**Required actions:**
A. Answer these questions about the synthetic biology post:
(i) What is the title of the book Carlson is working on?
(ii) What name is given to the construction elements in the engineering model behind synthetic biology?
(iii) According to Carlson, what was the second conference increasingly about?
B. Continue the post on synthetic biology, picking up after its last paragraph.

**Selected text:**
---*---

The Synthetic Biology 2.0 conference just ended, and Rob Carlson (of open biology fame) and Oliver Morton (author of the terrific and under-appreciated Mapping Mars) attended and blogged the event. Carlson is working on his book on open biology (Learning to Fly: The past, present, and future of Biological Technology), and used his comments about the event to offer up a sample of his book-in-progress. Morton's notes are more extensive (unsurprising, given his day job as a writer/blogger for Nature), and look in some detail at the question of just how the synthetic biology tools would be used.

So what is synthetic biology? I wrote about it a few times at WorldChanging, and the following description still works:

[Synthetic biology] is the application of mathematically-driven engineering principles to the construction of novel genetic structures; in contrast, genetic engineering is often a trial-and-error process, with numerous opportunities for and examples of unanticipated results. Many of the reasonable concerns about GMO foods and animals come from this hit or miss aspect of biotech. Biological Engineers have a more systematic approach, and use an increasingly deep understanding of how DNA works to then make microorganisms perform narrowly specified tasks.

The engineering model underlying synthetic biology goes so far as to include the use of "bio-bricks" as construction elements.

Synthetic biology specialists (it seems a bit off to call them "synthetic biologists") have managed to create both re-engineered versions of existing single-cell organisms and entirely novel "vesicle bioreactors," objects which display most of the characteristics of life.

As Carlson notes in his blog, the difference between the Synthetic Biology 1 conference and the Synthetic Biology 2 conference was that the first was all about the science, and the second was increasingly about the money. Synthetic biology is getting awfully close to commercial and potentially practical applications; this means it's getting awfully close to needing some kinds of regulation and scrupulous oversight.

---*---

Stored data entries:
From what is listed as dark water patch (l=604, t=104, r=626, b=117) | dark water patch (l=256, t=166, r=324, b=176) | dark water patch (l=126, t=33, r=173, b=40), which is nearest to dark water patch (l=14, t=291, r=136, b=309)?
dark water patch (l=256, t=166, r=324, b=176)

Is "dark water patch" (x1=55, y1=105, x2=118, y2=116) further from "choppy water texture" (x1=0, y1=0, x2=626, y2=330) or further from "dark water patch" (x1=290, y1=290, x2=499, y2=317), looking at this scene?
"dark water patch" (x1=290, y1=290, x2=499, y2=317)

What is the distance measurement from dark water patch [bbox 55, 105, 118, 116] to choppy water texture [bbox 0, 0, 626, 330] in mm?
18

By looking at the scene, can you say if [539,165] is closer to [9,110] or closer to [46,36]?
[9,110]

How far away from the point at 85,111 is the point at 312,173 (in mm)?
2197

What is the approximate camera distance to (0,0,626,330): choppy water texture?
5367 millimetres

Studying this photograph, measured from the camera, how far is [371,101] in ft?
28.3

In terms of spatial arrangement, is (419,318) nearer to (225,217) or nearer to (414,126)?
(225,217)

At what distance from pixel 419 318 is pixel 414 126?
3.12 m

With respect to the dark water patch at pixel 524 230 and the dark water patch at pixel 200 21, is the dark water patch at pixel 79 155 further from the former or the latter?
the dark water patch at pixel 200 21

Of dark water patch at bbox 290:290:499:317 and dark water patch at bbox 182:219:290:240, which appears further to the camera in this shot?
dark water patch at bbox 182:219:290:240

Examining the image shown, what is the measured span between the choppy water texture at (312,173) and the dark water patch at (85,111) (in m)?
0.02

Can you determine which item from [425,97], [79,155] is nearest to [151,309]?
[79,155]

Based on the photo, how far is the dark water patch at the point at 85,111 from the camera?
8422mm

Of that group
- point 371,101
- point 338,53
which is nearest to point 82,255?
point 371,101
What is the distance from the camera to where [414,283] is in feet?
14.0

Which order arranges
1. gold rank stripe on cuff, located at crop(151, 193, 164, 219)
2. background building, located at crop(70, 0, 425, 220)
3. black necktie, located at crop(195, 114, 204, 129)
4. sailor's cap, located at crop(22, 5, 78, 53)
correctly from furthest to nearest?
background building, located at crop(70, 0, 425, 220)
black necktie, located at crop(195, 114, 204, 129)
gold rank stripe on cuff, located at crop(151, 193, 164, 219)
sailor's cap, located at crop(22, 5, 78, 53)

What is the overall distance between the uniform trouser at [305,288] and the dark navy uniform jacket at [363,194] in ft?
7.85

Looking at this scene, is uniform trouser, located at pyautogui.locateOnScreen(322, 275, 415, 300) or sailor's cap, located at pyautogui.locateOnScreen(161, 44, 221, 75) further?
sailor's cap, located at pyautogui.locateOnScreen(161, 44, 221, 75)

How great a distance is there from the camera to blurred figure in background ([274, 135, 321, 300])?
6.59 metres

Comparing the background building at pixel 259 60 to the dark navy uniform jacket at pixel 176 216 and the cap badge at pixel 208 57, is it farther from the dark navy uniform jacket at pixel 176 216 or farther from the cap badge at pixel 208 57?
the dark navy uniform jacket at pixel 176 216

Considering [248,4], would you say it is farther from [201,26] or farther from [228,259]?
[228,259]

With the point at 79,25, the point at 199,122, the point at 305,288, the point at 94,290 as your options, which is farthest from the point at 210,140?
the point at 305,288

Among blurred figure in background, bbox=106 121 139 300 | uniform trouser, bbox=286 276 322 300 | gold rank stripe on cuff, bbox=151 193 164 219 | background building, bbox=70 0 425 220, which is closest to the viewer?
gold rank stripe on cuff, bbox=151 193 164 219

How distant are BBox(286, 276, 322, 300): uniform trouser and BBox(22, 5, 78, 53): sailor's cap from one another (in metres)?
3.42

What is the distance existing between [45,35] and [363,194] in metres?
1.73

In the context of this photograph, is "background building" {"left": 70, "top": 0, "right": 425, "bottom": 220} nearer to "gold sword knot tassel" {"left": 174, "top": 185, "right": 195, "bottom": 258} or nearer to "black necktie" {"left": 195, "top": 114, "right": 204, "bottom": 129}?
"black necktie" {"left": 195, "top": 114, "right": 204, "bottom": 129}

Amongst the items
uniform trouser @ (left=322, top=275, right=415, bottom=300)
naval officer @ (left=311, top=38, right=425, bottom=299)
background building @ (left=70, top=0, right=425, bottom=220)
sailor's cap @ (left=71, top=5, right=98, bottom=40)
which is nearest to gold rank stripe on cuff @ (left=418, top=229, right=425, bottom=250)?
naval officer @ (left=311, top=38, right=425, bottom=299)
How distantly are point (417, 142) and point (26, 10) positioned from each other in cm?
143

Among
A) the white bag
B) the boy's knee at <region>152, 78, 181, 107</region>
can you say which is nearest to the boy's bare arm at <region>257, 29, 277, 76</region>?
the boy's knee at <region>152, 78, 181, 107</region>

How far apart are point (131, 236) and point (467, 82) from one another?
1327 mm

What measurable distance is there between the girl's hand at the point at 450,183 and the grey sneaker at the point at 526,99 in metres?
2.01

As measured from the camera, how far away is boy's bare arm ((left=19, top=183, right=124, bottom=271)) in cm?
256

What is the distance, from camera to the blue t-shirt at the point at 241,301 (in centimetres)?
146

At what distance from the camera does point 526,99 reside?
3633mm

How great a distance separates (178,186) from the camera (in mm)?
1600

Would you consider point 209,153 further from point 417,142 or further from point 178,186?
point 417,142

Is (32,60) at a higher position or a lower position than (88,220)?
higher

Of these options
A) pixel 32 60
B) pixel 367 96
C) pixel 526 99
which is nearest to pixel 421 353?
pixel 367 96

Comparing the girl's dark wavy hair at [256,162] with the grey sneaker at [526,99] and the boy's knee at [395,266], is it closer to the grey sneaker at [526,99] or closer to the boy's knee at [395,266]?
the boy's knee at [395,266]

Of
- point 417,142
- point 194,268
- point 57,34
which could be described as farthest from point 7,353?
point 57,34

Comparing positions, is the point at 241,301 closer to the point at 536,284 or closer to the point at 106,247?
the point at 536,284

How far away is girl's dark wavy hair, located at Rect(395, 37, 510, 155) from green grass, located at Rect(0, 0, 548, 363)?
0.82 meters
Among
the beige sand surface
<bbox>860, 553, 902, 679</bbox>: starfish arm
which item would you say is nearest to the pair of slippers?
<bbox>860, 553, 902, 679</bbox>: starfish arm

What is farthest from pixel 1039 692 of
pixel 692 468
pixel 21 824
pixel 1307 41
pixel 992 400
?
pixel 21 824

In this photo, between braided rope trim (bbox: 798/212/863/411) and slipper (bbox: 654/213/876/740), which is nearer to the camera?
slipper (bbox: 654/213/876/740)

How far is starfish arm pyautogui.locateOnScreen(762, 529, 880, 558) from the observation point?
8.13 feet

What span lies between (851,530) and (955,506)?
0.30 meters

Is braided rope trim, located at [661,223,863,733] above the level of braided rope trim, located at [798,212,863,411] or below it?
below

---*---

**Responses by task:**
A.
(i) Learning to Fly: The past, present, and future of Biological Technology
(ii) "Bio-bricks"
(iii) The money

B.
It could, however, eventually become the organic equivalent of Lego, a way to build bio-objects quickly and safely, for experimentation, education, and occasional practical use. The use of pre-designed modules would go a long way towards keeping the whole process relatively safe. If these bio-Lego came with some kind of Creative Commons or GPL-style license allowing for the distribution of products, you could even imagine a kind of open source synthetic bio movement.

What's particularly interesting to me about Synthetic Biology, however, is that it's a first draft of what we'll see at the advent of molecular nanotechnology: a simpler, less-capable, model, perhaps, but offering many of the same regulatory and access questions that will emerge when nanofabbers become possible. If we can work out reasonable rules, we're almost certain to apply them to similar future technologies; if we can't, that foreshadows even more difficulty for complex future technologies. How the scientific, engineering, marketing and policy-making communities work together to figure out how to manage the commercial use of synthetic bio will likely have a great deal of influence over how molecular nanotech is regulated. CRN and other interested parties, take note.